• Exercise aim
Write out each line exactly as given. Leave the pictures out of your copy.

>> begin

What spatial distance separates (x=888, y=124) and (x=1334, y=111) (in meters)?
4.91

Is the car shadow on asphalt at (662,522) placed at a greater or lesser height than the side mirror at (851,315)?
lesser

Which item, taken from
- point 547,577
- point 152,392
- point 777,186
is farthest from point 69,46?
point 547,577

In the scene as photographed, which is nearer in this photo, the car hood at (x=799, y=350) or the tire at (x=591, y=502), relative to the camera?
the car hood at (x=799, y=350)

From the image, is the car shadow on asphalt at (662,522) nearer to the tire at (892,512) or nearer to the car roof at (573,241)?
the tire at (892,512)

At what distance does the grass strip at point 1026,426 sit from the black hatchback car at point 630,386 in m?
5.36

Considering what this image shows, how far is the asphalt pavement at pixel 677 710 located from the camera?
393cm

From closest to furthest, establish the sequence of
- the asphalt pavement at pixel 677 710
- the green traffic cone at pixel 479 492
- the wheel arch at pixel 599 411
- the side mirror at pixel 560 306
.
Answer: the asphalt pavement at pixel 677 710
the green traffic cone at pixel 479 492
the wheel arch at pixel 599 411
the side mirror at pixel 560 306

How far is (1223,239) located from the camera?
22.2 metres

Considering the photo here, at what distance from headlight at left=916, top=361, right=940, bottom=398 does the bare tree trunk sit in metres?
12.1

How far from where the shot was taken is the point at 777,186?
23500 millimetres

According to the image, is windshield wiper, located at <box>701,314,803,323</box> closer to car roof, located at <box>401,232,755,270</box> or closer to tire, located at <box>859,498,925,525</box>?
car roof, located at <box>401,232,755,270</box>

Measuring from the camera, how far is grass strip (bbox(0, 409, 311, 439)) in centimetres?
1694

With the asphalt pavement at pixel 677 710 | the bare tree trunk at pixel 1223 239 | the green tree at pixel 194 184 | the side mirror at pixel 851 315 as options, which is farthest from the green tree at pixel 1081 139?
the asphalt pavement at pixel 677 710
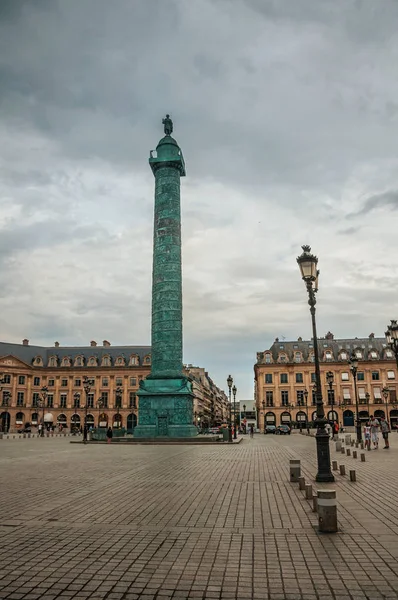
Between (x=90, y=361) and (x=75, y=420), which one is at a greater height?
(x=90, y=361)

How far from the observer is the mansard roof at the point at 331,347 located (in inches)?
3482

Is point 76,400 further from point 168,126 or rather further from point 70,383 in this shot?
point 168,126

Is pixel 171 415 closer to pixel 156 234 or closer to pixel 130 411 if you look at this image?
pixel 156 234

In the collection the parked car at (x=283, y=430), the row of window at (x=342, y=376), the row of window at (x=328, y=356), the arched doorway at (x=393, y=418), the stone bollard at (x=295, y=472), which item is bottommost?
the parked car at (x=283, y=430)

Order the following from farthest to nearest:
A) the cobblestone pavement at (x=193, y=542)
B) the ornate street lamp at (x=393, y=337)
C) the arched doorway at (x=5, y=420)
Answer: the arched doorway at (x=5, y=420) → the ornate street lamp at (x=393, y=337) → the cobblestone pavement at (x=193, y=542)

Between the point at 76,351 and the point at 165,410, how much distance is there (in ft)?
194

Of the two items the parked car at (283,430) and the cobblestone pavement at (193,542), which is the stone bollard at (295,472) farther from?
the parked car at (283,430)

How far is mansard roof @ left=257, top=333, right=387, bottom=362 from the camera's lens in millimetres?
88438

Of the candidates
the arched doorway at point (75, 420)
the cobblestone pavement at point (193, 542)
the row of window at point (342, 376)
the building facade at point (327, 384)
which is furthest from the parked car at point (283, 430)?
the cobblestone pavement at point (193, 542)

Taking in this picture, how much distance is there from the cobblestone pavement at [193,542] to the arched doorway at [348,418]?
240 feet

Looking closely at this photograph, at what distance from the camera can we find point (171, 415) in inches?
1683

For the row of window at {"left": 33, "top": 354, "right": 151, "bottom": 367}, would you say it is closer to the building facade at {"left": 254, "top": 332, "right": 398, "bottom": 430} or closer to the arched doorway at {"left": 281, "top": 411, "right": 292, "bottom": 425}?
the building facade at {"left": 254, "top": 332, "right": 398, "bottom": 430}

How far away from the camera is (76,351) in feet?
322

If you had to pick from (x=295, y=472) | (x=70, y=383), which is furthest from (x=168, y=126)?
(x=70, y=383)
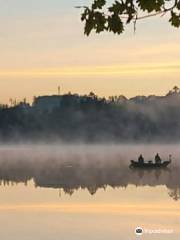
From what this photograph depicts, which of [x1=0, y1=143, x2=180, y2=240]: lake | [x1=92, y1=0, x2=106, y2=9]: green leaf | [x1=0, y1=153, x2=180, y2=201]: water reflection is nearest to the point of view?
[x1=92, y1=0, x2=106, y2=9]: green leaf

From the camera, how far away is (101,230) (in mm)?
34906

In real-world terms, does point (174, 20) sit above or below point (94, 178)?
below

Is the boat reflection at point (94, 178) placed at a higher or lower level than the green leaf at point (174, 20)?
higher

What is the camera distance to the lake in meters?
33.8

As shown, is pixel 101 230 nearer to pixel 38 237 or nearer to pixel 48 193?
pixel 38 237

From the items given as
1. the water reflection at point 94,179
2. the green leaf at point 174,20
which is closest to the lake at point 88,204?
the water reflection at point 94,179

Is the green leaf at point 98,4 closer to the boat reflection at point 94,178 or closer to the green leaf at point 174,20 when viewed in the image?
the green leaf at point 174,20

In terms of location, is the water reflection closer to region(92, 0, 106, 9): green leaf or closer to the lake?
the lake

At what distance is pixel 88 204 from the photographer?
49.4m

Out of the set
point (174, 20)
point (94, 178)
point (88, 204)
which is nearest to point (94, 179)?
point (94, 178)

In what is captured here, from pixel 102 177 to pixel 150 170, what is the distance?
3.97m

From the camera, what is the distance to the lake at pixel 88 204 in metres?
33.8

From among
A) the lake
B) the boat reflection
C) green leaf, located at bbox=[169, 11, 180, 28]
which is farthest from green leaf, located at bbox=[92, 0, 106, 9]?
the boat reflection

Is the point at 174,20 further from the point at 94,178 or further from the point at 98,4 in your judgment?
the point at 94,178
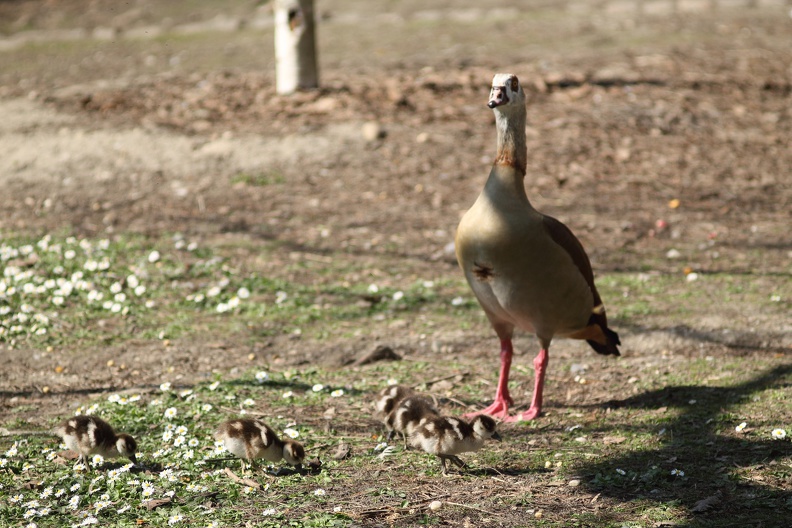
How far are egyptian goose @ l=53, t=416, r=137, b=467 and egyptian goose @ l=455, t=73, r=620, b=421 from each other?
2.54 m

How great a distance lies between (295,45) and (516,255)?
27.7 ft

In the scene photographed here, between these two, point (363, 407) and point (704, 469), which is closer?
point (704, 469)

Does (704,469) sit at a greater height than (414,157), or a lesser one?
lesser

>> end

• In response
What spatial distance separates (x=888, y=124) and (x=1334, y=111) (in meters)?
4.91

Is the car shadow on asphalt at (662,522) placed at a greater or lesser height than the side mirror at (851,315)?
lesser

Which item, taken from
- point 547,577
- point 152,392
- point 777,186
is farthest from point 69,46?
point 547,577

In the scene as photographed, which is nearer in this photo, the car hood at (x=799, y=350) or the tire at (x=591, y=502), relative to the camera?
the car hood at (x=799, y=350)

From the image, is the car shadow on asphalt at (662,522) nearer to the tire at (892,512) or nearer to the car roof at (573,241)?
the tire at (892,512)

At what distance does the grass strip at point 1026,426 sit from the black hatchback car at point 630,386 in m?
5.36

Considering what this image shows, how far is the asphalt pavement at pixel 677 710 located from the camera?
393cm

From closest to furthest, establish the sequence of
- the asphalt pavement at pixel 677 710
- the green traffic cone at pixel 479 492
- the wheel arch at pixel 599 411
- the side mirror at pixel 560 306
.
Answer: the asphalt pavement at pixel 677 710
the green traffic cone at pixel 479 492
the wheel arch at pixel 599 411
the side mirror at pixel 560 306

How far is (1223,239) located from the camera?
22.2 metres

Considering the photo here, at what distance from headlight at left=916, top=361, right=940, bottom=398 does the bare tree trunk sit in metres?
12.1

How far from where the shot was taken is the point at 777,186?
23500 millimetres

According to the image, is windshield wiper, located at <box>701,314,803,323</box> closer to car roof, located at <box>401,232,755,270</box> or closer to tire, located at <box>859,498,925,525</box>?
car roof, located at <box>401,232,755,270</box>

Measuring from the camera, how far is grass strip (bbox(0, 409, 311, 439)) in centimetres?
1694

With the asphalt pavement at pixel 677 710 | the bare tree trunk at pixel 1223 239 | the green tree at pixel 194 184 | the side mirror at pixel 851 315 as options, which is farthest from the green tree at pixel 1081 139?
the asphalt pavement at pixel 677 710
Between (x=90, y=361) and (x=75, y=420), which one is at a greater height?
(x=90, y=361)

How far from the observer is the mansard roof at the point at 331,347 located (in inches)?
3482

Is point 76,400 further from point 168,126 or rather further from point 70,383 in this shot?
point 168,126

Is pixel 171 415 closer to pixel 156 234 or closer to pixel 130 411 if you look at this image?
pixel 156 234

In the collection the parked car at (x=283, y=430), the row of window at (x=342, y=376), the row of window at (x=328, y=356), the arched doorway at (x=393, y=418), the stone bollard at (x=295, y=472), which item is bottommost?
the parked car at (x=283, y=430)

Order the following from farthest to nearest:
A) the cobblestone pavement at (x=193, y=542)
B) the ornate street lamp at (x=393, y=337)
C) the arched doorway at (x=5, y=420)
Answer: the arched doorway at (x=5, y=420) → the ornate street lamp at (x=393, y=337) → the cobblestone pavement at (x=193, y=542)

Between the point at 76,351 and the point at 165,410, how much distance is there (in ft)?
194

Of the two items the parked car at (283,430) and the cobblestone pavement at (193,542), which is the stone bollard at (295,472) farther from?
the parked car at (283,430)

How far is mansard roof @ left=257, top=333, right=387, bottom=362 from the camera's lens in millimetres?
88438

Of the candidates
the arched doorway at point (75, 420)
the cobblestone pavement at point (193, 542)
the row of window at point (342, 376)
the building facade at point (327, 384)
which is furthest from the parked car at point (283, 430)?
the cobblestone pavement at point (193, 542)

Taking in this picture, how much distance is there from the cobblestone pavement at [193,542] to the arched doorway at [348,418]?
240 feet

Looking closely at this photograph, at what distance from the camera can we find point (171, 415) in inches?
1683

For the row of window at {"left": 33, "top": 354, "right": 151, "bottom": 367}, would you say it is closer to the building facade at {"left": 254, "top": 332, "right": 398, "bottom": 430} or closer to the arched doorway at {"left": 281, "top": 411, "right": 292, "bottom": 425}?
the building facade at {"left": 254, "top": 332, "right": 398, "bottom": 430}

How far away from the camera is (76,351) in feet?
322

If you had to pick from (x=295, y=472) | (x=70, y=383), which is furthest from (x=168, y=126)?
(x=70, y=383)
From what this photograph depicts, which of [x1=0, y1=143, x2=180, y2=240]: lake | [x1=92, y1=0, x2=106, y2=9]: green leaf | [x1=0, y1=153, x2=180, y2=201]: water reflection is nearest to the point of view?
[x1=92, y1=0, x2=106, y2=9]: green leaf

From the camera, how far away is (101,230) (in mm)?
34906

In real-world terms, does point (174, 20) sit above or below point (94, 178)?
below

Is the boat reflection at point (94, 178) placed at a higher or lower level than the green leaf at point (174, 20)?
higher

What is the camera distance to the lake in meters?
33.8

As shown, is pixel 101 230 nearer to pixel 38 237 or nearer to pixel 48 193?
pixel 38 237

From the items given as
1. the water reflection at point 94,179
2. the green leaf at point 174,20
which is closest to the lake at point 88,204?
the water reflection at point 94,179

Is the green leaf at point 98,4 closer to the boat reflection at point 94,178 or closer to the green leaf at point 174,20 when viewed in the image?
the green leaf at point 174,20

In terms of location, is the water reflection closer to region(92, 0, 106, 9): green leaf or closer to the lake?
the lake

At what distance is pixel 88 204 from the photographer?
49.4m

Out of the set
point (174, 20)
point (94, 178)
point (88, 204)
which is nearest to point (94, 179)?
point (94, 178)

In what is captured here, from pixel 102 177 to pixel 150 170, what is the distance?
3.97m

From the camera, what is the distance to the lake at pixel 88 204 in metres?
33.8

From among
A) the lake
B) the boat reflection
C) green leaf, located at bbox=[169, 11, 180, 28]
which is farthest from green leaf, located at bbox=[92, 0, 106, 9]?
the boat reflection

Is the point at 174,20 further from the point at 94,178 or further from the point at 98,4 in your judgment?
the point at 94,178
How far are egyptian goose @ l=53, t=416, r=137, b=467 and egyptian goose @ l=455, t=73, r=620, b=421 from each other?
2.54 m

How great a distance lies between (295,45) and (516,255)?
27.7 ft

In the scene photographed here, between these two, point (363, 407) and point (704, 469), which is closer?
point (704, 469)

Does (704,469) sit at a greater height than (414,157), or a lesser one?
lesser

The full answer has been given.